This page is currently under construction; more commemorative materials will be added soon!
(Wednesday, April 25, 2007)
Memories of Herbert Norman
We only met the diplomat/historian Herbert Norman once, when he was the Canadian representative in Tokyo. But Cyril’s association with the Norman family goes back to boyhood days when they were our nearest Canadian neighbours. The Powles family lived in Takada (the present Jōetsu-shi) while the Normans were in Nagano, two hours by train away. They belonged to the United Church and we were Anglicans but our national interests were the same. When Marjorie and I went to Japan following the Pacific War we were able to renew that friendship with Howard Norman, Herbert’s older brother, and his wife Gwen, and it was they who took us to meet Herbert.
So any mention of the name Herbert Norman brings back many memories. On April 4, 1957, Howard and Gwen, who had been visiting in Tokyo, had arranged to stop over and visit us in Nagoya on their way back to Nishinomiya. That morning on the 8 o’clock NHK news we heard of Herbert’s suicide. Shortly after we received a telegram from Howard with the brief message, “Chokusetsu kaeru” (returning direct). It was a poignant experience that we have never forgotten, and it has led to a lifelong concern with the life, career and work of Herbert Norman.
Marjorie and Cyril Powles
24 March 2007
Questions to Remember
How do we remember? How do we remember someone? How do we remember who we are? How do we remember someone else? How do we remember someone we never knew? How do we remember someone who was a foreigner at birth and became a master of cross-cultural communication? How do we remember someone who was a great writer and teacher? How do we remember someone who has served his country well as a diplomat? How do we remember someone who helped resolve a major international crisis? How do we remember who helped a friend win the Nobel Peace Prize? How do we remember someone repeatedly accused of guilt by association? How do we remember someone who finally took his own life in a distant place? How do we remember someone who is remembered far better in another land than at home? How do we remember someone whose grave is in another country? How do we remember someone who has all but disappeared from the story of our nation? How do we remember someone who has been actively written out of history? How do we remember history? How do we remember Egerton Herbert Norman? How should we remember Herbert Norman? Why should we remember Herbert Norman and others like him? Why should we remember?
Dr.
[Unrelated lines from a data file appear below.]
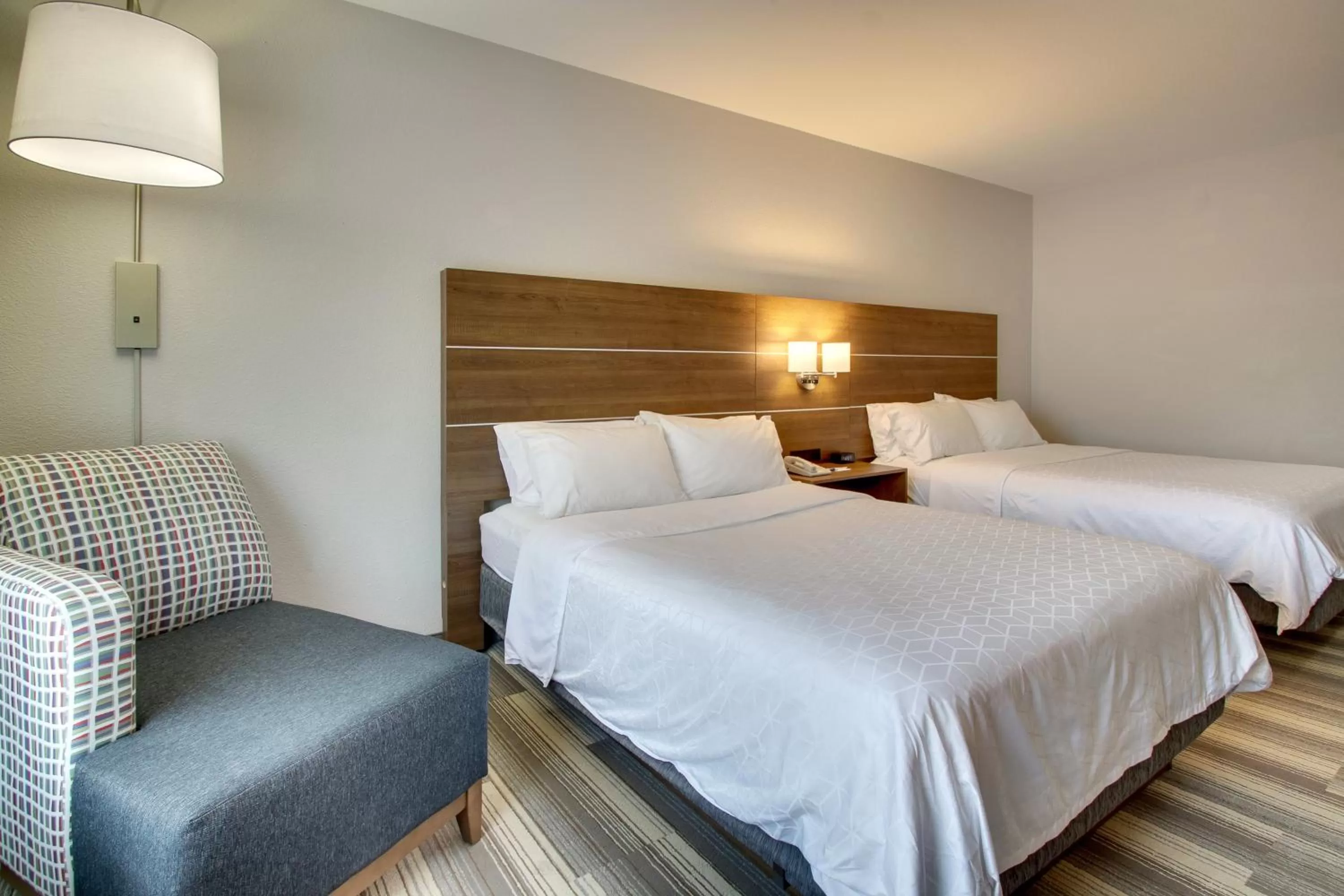 Standard Queen Room with Two Queen Beds in Holiday Inn Express & Suites Laurel by IHG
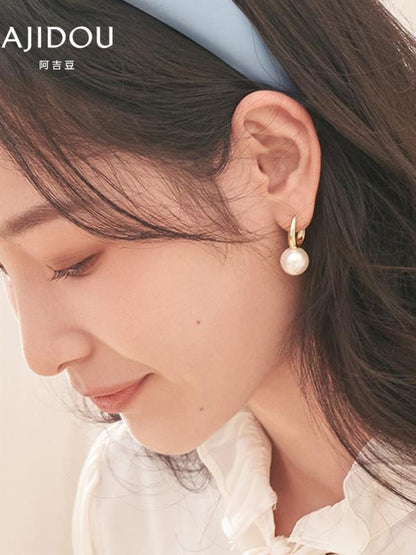 AJIDOU Ajidou Earrings for Women Pearl Studs Same Style as in Stores Fashionable Stud Accessories Versatile Pearl Ear Jewelry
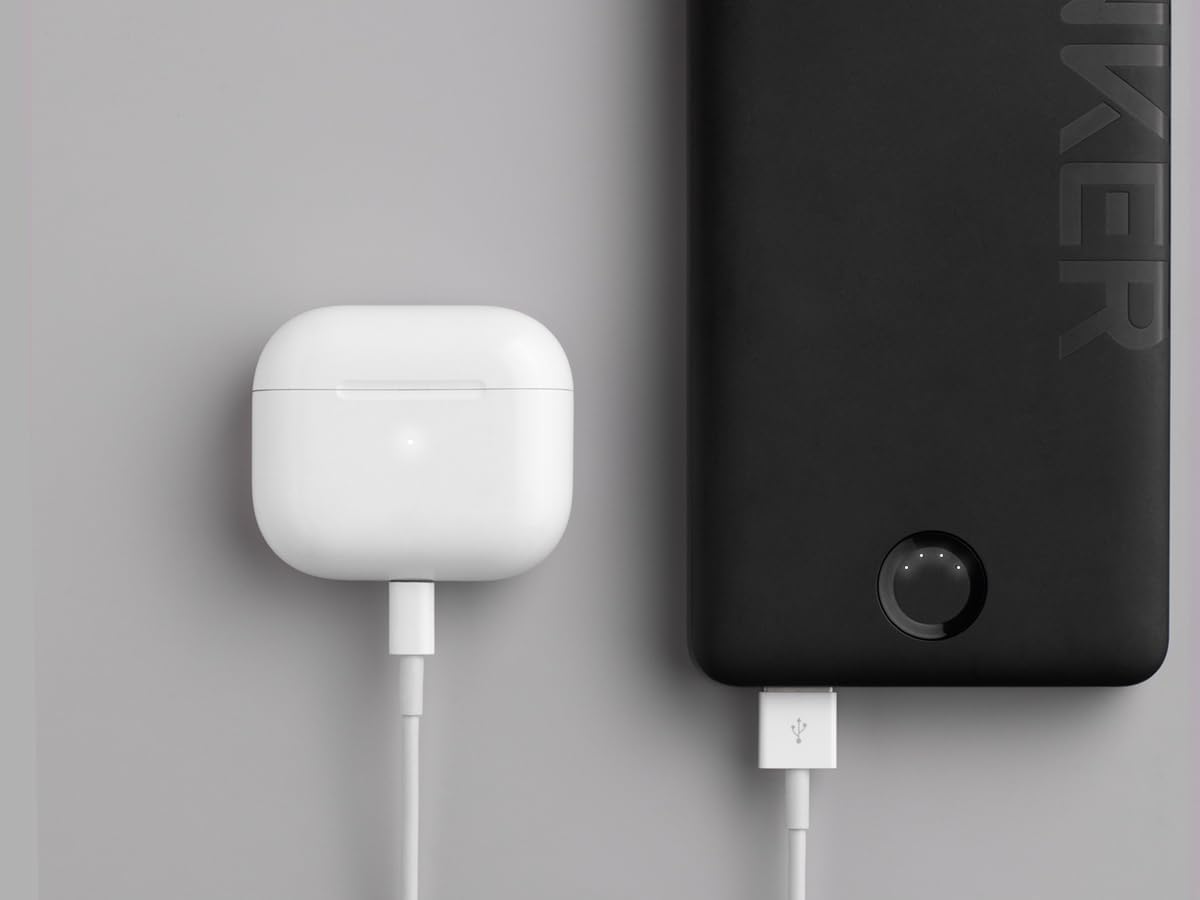 شاحن متنقل 323 Power Core بسعة 10000 مللي أمبير PIQ من Anker | أسود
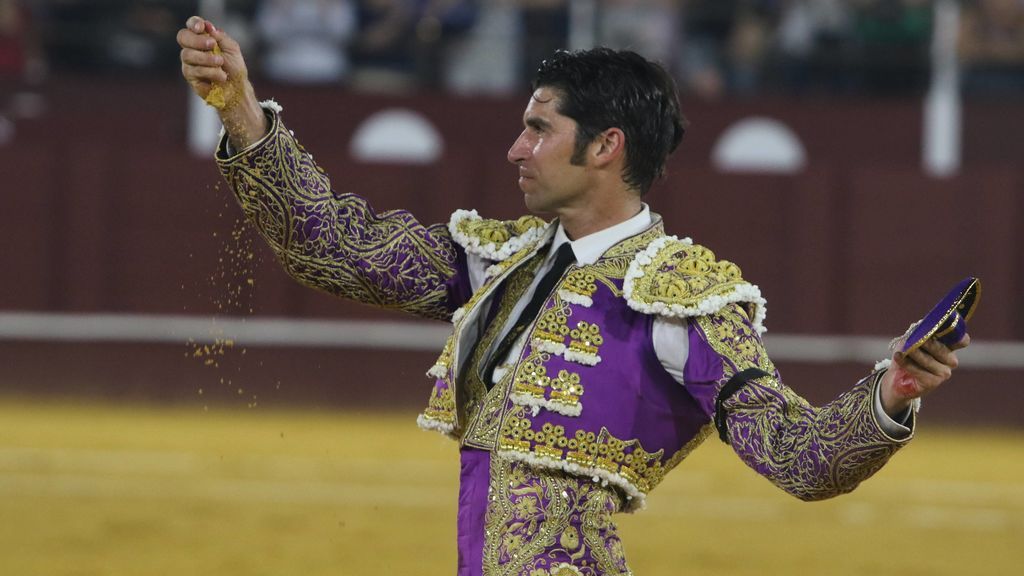 Cayetano Rivera responde a Hamilton tras sus críticas a la tauromaquia española: "Aprende un poco" Cayetano Rivera responde a Hamilton tras sus críticas a la tauromaquia española: "Aprende un poco"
Lawrence T. Woods
Professor of Political Science and International Relations
American University of Sharjah;
Editor of the 60th Anniversary Edition of Herbert Norman’s classic text,
Japan’s Emergence as a Modern State (UBC Press, 2000).
2 April 2007
Sharjah, United Arab Emirates
• John Price
(Department of History, University of Victoria)
When I was in university in the 1970's, I read Charles Taylor's book Six Lives, and the chapter about Herbert Norman stunned me. Why was his story (less that twenty years after his death) so obscure? Why did we not know about his extraordinary life, his contributions to Canadian diplomacy, his important impact on post-modern Japan?
Twenty years after that, as a documentary producer at the National Film Board of Canada, I had the chance to put forward ideas for films, and Norman's story came back to me. I'm very proud to have worked with writer/director John Kramer and a talented cast and crew to make THE MAN WHO MIGHT HAVE BEEN, and I do hope that it helps to illuminate his wonderful, strange and tragic life.
Producer, National Film Board (NFB)
All North Americans should applaud the renewed focus on E. H. Norman's life and death. I certainly commend my colleagues at U Vic for remembering the anniversary of Norman's death fifty years ago and for making certain that we do not forget Norman, his good work as scholar and diplomat, and the lingering mystery surrounding his death. Norman's tragic death reminds us that fear can be pathological. For the past twenty five years I have been frustrated by the CIA's refusal to release some sixty-odd secret documents presumably dealing with the US Government's role in Norman's tragic passing. Why, we all should ask, is the CIA fearful of revealing the full truth of American political machinations fifty years ago?